→ **PROVIDED MATERIAL**:
· · ·

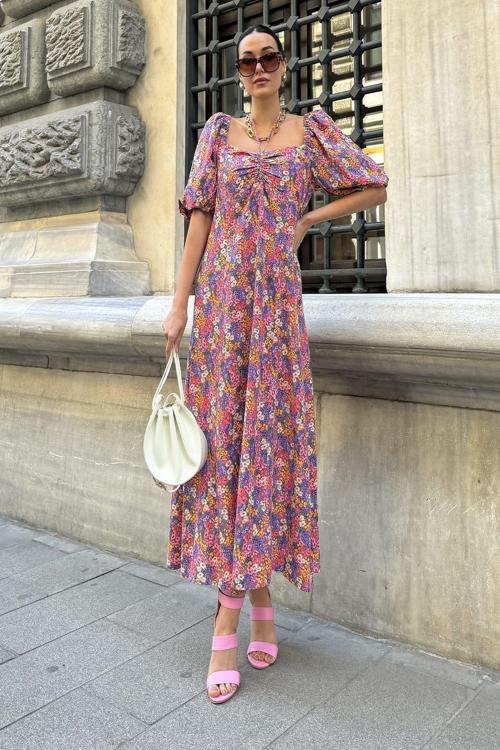 Doğal Viskon Boyun Baglamalı Desenli Uzun Lila Elbise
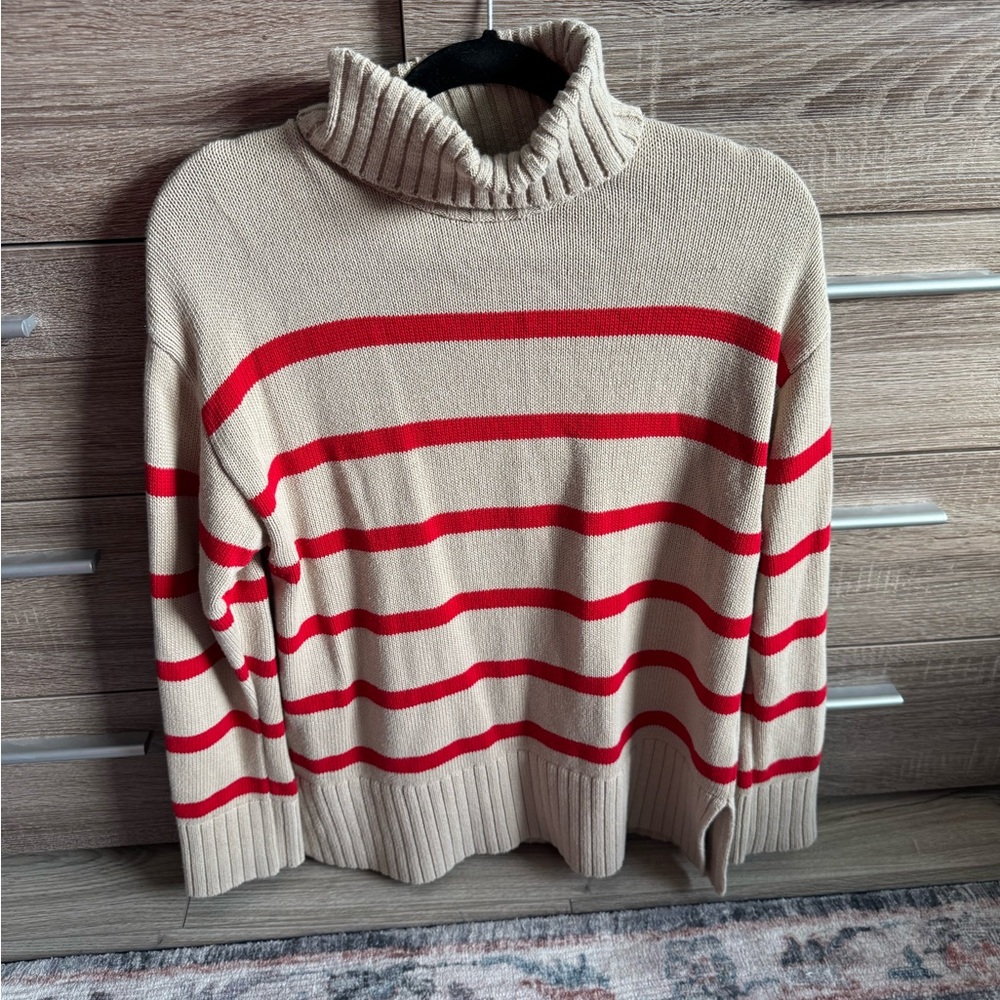 Old Navy Red and Tan Striped Turtleneck Sweater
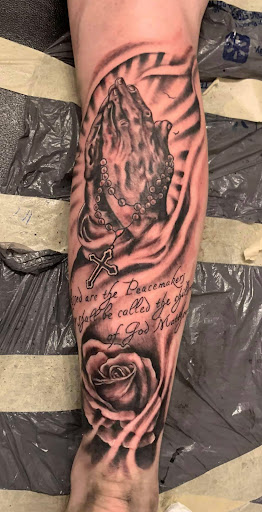 Explore outside arm tattoo ideas, creative tattoo ideas in Mayodan, available at Bleeding Ink Tattoo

· · ·

→ **WHAT THE EXERCISE ASKS**: Give the data above again in full and unchanged, skipping the pictures.

→ **EXERCISE SOLUTION**:
 Doğal Viskon Boyun Baglamalı Desenli Uzun Lila Elbise
 Old Navy Red and Tan Striped Turtleneck Sweater
 Explore outside arm tattoo ideas, creative tattoo ideas in Mayodan, available at Bleeding Ink Tattoo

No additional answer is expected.